## Start Given text

Enter InnerTube: YouTube's Internal API

InnerTube is the API that YouTube's own web app, Android app, and iOS app all use under the hood. It's not publicly documented, but it's also not secret — you can observe it in browser devtools on any YouTube page.

The key endpoint for fetching comments is:

POST https://www.youtube.com/youtubei/v1/next

No API key. No OAuth. Just a client context in the request body and the right headers.

How to find it yourself

Open any YouTube video in Chrome, then:

Open DevTools (F12) and go to the Network tab
Filter requests by "next" or "youtubei"
Scroll down to the comments section on the video page
Watch the network requests — you'll see the next endpoint fire
Right-click the request, then Copy as cURL to get the exact payload

This is how YouTube loads comments lazily as you scroll. The first request fetches the initial comment batch. Each subsequent scroll triggers another next call with a continuation token.

Complete YouTube Comment Scraper

Here's a full working scraper that handles first-page loading, pagination, reply threads, and CSV/JSON export:

#!/usr/bin/env python3
"""
YouTube Comment Scraper via InnerTube API (no API key required)

Fetches all comments from a YouTube video, including:
- Comment text, author, likes, timestamps
- Reply threads (nested comments)
- Pagination via continuation tokens
- Export to JSON or CSV

Usage:
    python yt_comments.py VIDEO_ID [--format json|csv] [--output filename]
    python yt_comments.py dQw4w9WgXcQ --format csv --output comments.csv
    python yt_comments.py "https://youtube.com/watch?v=dQw4w9WgXcQ" --max 500
"""

import requests
import json
import csv
import time
import random
import re
import argparse
from datetime import datetime


CLIENT_VERSION = "2.20260101.00.00"

INNERTUBE_CONTEXT = {
    "client": {
        "clientName": "WEB",
        "clientVersion": CLIENT_VERSION,
        "hl": "en",
        "gl": "US",
        "originalUrl": "https://www.youtube.com",
        "platform": "DESKTOP",
        "userAgent": "Mozilla/5.0 (Windows NT 10.0; Win64; x64) AppleWebKit/537.36"
    }
}

HEADERS = {
    "Content-Type": "application/json",
    "User-Agent": "Mozilla/5.0 (Windows NT 10.0; Win64; x64) AppleWebKit/537.36 "
                  "(KHTML, like Gecko) Chrome/131.0.0.0 Safari/537.36",
    "X-YouTube-Client-Name": "1",
    "X-YouTube-Client-Version": CLIENT_VERSION,
    "Origin": "https://www.youtube.com",
    "Referer": "https://www.youtube.com/",
    "Accept-Language": "en-US,en;q=0.9",
}

INNERTUBE_URL = "https://www.youtube.com/youtubei/v1/next"


def extract_video_id(input_str: str) -> str:
    """Extract video ID from URL or return as-is if already an ID."""
    patterns = [
        r'(?:v=|/v/|youtu\.be/|/embed/|/shorts/)([a-zA-Z0-9_-]{11})',
        r'^([a-zA-Z0-9_-]{11})$',
    ]
    for pattern in patterns:
        match = re.search(pattern, input_str)
        if match:
            return match.group(1)
    raise ValueError(f"Could not extract video ID from: {input_str}")

## End Given text
## Start Supplied material

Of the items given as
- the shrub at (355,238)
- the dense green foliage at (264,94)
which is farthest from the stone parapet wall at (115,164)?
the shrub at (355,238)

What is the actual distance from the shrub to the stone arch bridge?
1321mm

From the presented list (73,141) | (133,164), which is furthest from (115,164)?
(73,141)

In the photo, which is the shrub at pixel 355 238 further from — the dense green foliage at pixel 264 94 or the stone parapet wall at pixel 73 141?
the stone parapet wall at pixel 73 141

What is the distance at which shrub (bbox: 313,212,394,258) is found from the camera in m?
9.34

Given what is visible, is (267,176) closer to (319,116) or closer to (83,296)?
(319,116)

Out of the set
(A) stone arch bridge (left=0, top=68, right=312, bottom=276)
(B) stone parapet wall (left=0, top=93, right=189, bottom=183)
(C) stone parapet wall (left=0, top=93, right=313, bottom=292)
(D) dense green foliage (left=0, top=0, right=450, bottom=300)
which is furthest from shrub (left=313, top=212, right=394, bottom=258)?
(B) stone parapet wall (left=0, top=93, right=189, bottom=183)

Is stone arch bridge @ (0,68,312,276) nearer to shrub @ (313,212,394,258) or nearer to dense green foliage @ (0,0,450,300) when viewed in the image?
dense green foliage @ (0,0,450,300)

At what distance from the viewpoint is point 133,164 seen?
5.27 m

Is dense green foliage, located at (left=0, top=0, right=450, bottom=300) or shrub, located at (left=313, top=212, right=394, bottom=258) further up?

## End Supplied material
## Start Supplied material

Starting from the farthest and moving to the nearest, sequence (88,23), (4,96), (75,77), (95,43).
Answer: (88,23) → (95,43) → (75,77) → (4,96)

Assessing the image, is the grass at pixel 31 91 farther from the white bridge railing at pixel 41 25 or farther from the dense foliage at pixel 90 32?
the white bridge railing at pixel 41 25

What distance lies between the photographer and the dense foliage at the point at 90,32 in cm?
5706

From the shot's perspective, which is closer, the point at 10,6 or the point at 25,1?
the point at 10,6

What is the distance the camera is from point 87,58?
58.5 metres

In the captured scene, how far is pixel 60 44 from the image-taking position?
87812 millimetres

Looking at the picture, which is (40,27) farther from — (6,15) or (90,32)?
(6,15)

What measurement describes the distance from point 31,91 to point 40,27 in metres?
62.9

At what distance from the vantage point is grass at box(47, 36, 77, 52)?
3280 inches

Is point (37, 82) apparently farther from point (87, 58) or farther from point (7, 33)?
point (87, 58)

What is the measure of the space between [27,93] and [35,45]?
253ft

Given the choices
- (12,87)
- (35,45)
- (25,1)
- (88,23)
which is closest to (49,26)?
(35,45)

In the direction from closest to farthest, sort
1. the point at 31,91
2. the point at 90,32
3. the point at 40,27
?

## End Supplied material

* _Given problem 1_:
From the InnerTube scraper text, list every key defined in the HEADERS dictionary.
* _Given problem 2_:
Count the lines of the records above that contain the word "white", with case taken into account, and reply with only the number.

* _Final result 1_:
Content-Type
User-Agent
X-YouTube-Client-Name
X-YouTube-Client-Version
Origin
Referer
Accept-Language

* _Final result 2_:
2